— EXTRACT —
When I’m flying economy, this is usually my number one factor. In coach, there’s no compelling reason to spend longer in transit than you need to, and I’d rather spend extra time at my destination than at the airport or on a plane.
When flying in premium cabins, though, I’m sometimes willing to allow a little extra time to enjoy a specific product. Sometimes going a little out of your way means you’ll end up with a more comfortable or memorable experience. My willingness to invest this extra time does have an upper limit, but I know other travelers allow more leeway than I do — that’s OK.
Comparing the travel time between options is super easy since almost all award search results will display a total travel duration. If you’re seeing options for longer trips, consider how you’d spend that extra time. Are the layovers long enough to pop into a new city for some sightseeing? Will you have access to an awesome lounge? Is the additional air time going to be in a spectacular product or a simply average one?
There’s no right or wrong answer, as long as you’re happy with the decision.
When I first started redeeming miles, I was laser-focused on getting the lowest possible price. In large part, this is because both money and miles were tight for me at the time.
These days, my budget has more wiggle room, so the price isn’t a top factor as long as it remains somewhat reasonable. Obviously, I’ll avoid astronomically priced awards, but paying 10-15% more for a specific award isn’t always the end of the world.
When I compare prices, I look at the all-in cost which includes the mileage itself, taxes, fees and (in some cases) positioning flights. Sometimes tickets that are notorious for being “expensive” — like British Airways tickets and their associated fuel surcharges — end up being in line with everything else if it means I won’t have to pay to position to a hub airport. Make sure to run the numbers before making assumptions.
The dollars associated with an award only tell half the story, since not all miles are created equal. 80,000 miles in one program might hold the same value as 65,000 miles in a different program, so you might want to calculate a fair value to help in your comparison shopping. The Points Guy maintains a list of points valuations which is a great starting point, though I always tweak things a little bit for my personal situation.
If you definitely still want the best price possible, look into sweet spot awards for inspiration.
The hard product obviously varies by the airline you’re flying, but it also varies by the exact aircraft operating your flight. I always make a note of the aircraft type, even though I’m not an #avgeek with a specific bucket list. (But if you want to use miles to fly on an A380, go for it.)
More often than not, the aircraft type is prominently displayed during the reservation process, which makes it easy enough to gather data while choosing between multiple awards. Just be aware that equipment swaps aren’t uncommon, so it’s always possible that you may end up flying a different plane than the one you originally reserved, especially if your booking is well in the future.
The seat itself
Airlines choose different seating arrangements for different aircraft, so knowing if you’re flying on a 787 or 777 can help you research what your seat will be like. This is particularly important for business- and first-class flights.

— RECORD EXCERPTS —
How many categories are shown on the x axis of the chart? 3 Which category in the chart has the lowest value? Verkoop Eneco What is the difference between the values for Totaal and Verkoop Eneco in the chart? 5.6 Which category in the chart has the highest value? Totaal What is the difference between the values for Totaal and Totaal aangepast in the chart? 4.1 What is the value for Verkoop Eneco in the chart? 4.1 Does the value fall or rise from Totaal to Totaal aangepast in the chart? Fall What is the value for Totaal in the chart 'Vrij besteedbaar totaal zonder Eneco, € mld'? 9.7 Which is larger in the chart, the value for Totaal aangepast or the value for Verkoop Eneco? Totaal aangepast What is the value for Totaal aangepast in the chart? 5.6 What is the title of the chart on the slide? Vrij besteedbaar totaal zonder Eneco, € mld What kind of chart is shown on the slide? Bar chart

--

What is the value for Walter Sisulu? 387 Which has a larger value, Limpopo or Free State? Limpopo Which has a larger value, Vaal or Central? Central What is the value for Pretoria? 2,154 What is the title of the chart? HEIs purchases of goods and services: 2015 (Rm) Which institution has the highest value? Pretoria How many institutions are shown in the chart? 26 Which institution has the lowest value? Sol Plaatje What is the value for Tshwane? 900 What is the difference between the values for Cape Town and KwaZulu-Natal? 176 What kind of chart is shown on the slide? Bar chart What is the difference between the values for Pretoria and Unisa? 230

==

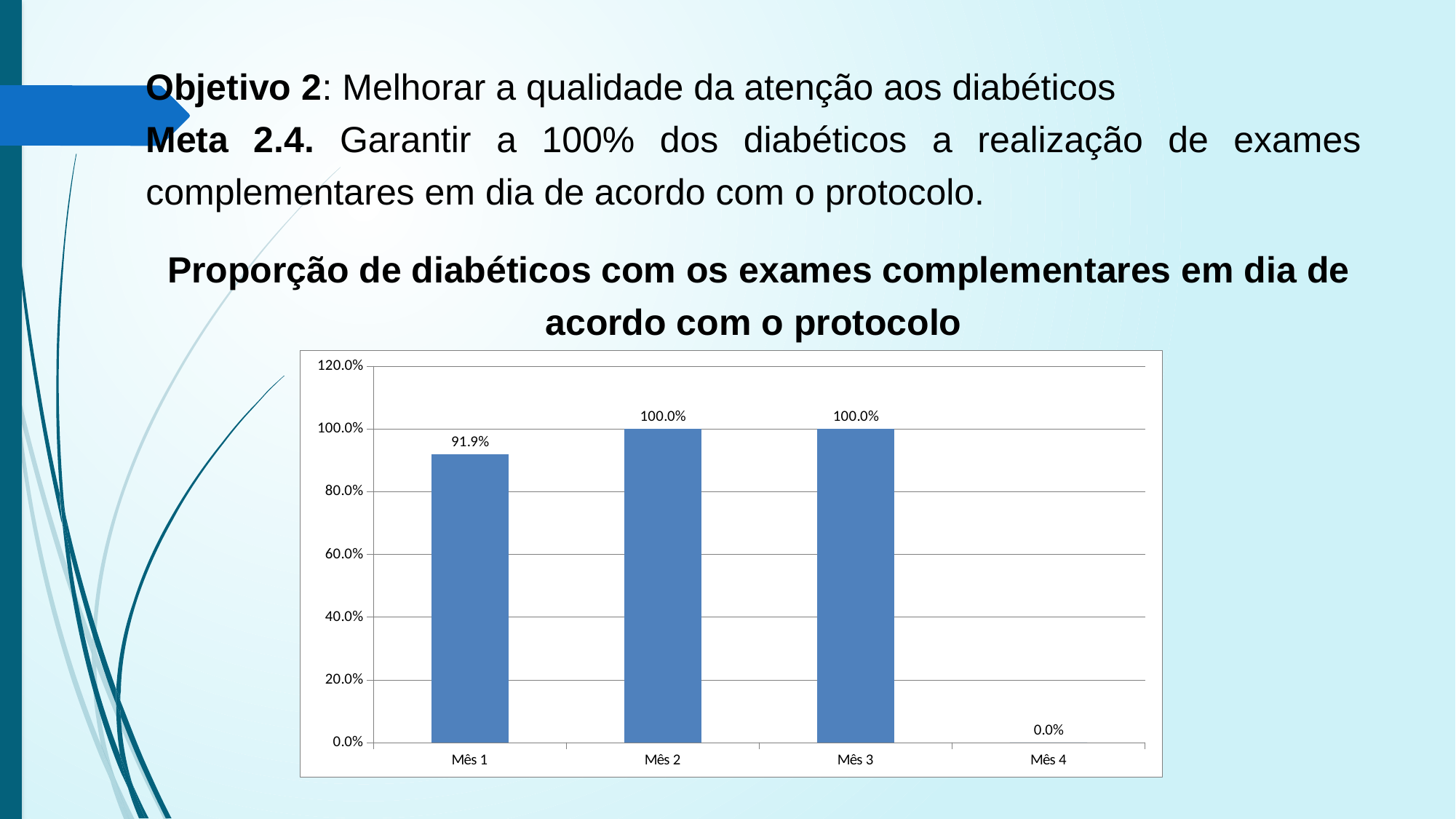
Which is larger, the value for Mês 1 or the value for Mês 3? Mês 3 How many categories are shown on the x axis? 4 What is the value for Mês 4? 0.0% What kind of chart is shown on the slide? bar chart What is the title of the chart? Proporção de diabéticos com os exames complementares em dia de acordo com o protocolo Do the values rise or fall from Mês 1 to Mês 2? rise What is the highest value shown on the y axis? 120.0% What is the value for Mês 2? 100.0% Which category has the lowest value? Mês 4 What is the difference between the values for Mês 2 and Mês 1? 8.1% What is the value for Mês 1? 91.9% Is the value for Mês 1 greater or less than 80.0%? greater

— INSTRUCTION A —
From the passage on choosing award flights, extract the part starting with "The dollars associated" and going on through "awards for inspiration.".
— INSTRUCTION B —
Continue the passage on choosing award flights from its last sentence.

— TASK OUTPUT A —
The dollars associated with an award only tell half the story, since not all miles are created equal. 80,000 miles in one program might hold the same value as 65,000 miles in a different program, so you might want to calculate a fair value to help in your comparison shopping. The Points Guy maintains a list of points valuations which is a great starting point, though I always tweak things a little bit for my personal situation.
If you definitely still want the best price possible, look into sweet spot awards for inspiration.

— TASK OUTPUT B —
You can get basic information on seat configurations and features by checking SeatGuru, but you’ll get far more information by reading reviews from other travelers. TPG flight reviews always include the aircraft type so you can ensure you’re only considering relevant information.
After a few flights of your own, you’ll probably also start forming your own opinions. For example, I know that I don’t particularly care for reverse herringbone seats when flying with a companion. I can get a feel for the hard product with a quick glance at a photo even without reading the rest of a review.
Knowing the aircraft type also can help you learn more about any special features onboard. Virgin Atlantic has bars for Upper Class passengers on numerous aircraft, like the 787 or A340, but you won’t find them on their new A330-200s. You can shower in Emirates First Class A380s but not their 777s.
Frequently, the best place to learn more about these features is directly on airline websites. After all, airlines spent a lot of money installing these features and they want to make sure to tout them. Again, first-hand flight reviews are also a great source (and give you a more authentic take than the airline sales pitch).
If you have your heart set on a specific onboard experience, make sure your award flight is on the right sort of aircraft.
“Soft product” usually refers to the variable aspects of a flight, such as meal service, drink menus and onboard service. There aren’t any central locations for finding information that pertains to a specific trip, but you may deem it an essential part of your decision-making process.
If the soft product is important to you, I recommend reading multiple reviews rather than just one. Some airlines provide a very consistent experience while others are hit-and-miss, making it hard to properly rate and compare what each offers.
Food and drink
For some people, meal service is an important part of the flight while for others it’s an afterthought. Over the years, I’ve learned to set my expectations accordingly. Even in first class, I’ve never had a meal that can compare to my favorite restaurants on solid ground.
Regardless, I find myself perusing menus ahead of time to get a feel for what I can expect. Airlines rarely publish exact menus more than 30 days in advance (if they post them at all) but past menus provide clues like whether you can dine on demand or if you should expect caviar in first class.
Beverage offerings may also factor into your opinion. Although I’ve been known to partake in my share of wine and champagne on board, I’m usually more interested in the airline’s nonalcoholic beverage list. The big three Middle Eastern airlines — Emirates, Etihad and Qatar — offer fun mocktail lists and several Asian airlines have specialty tea options in business and first class. And, as you may know, Austrian Airlines is renowned for its after-dinner coffee menu.
These are little touches that aren’t likely to make or break your trip but still add to the experience.
The problem with rating service is that there are good days and bad days depending on the crew working your specific flight. I still remember my first flight in Iberia business class. It was spectacular. The service was so exceptional that I completely overlooked the airline’s downsides and couldn’t understand why other people didn’t rate it as one of Europe’s best airlines. Turns out, that type of service was luck and not a guarantee.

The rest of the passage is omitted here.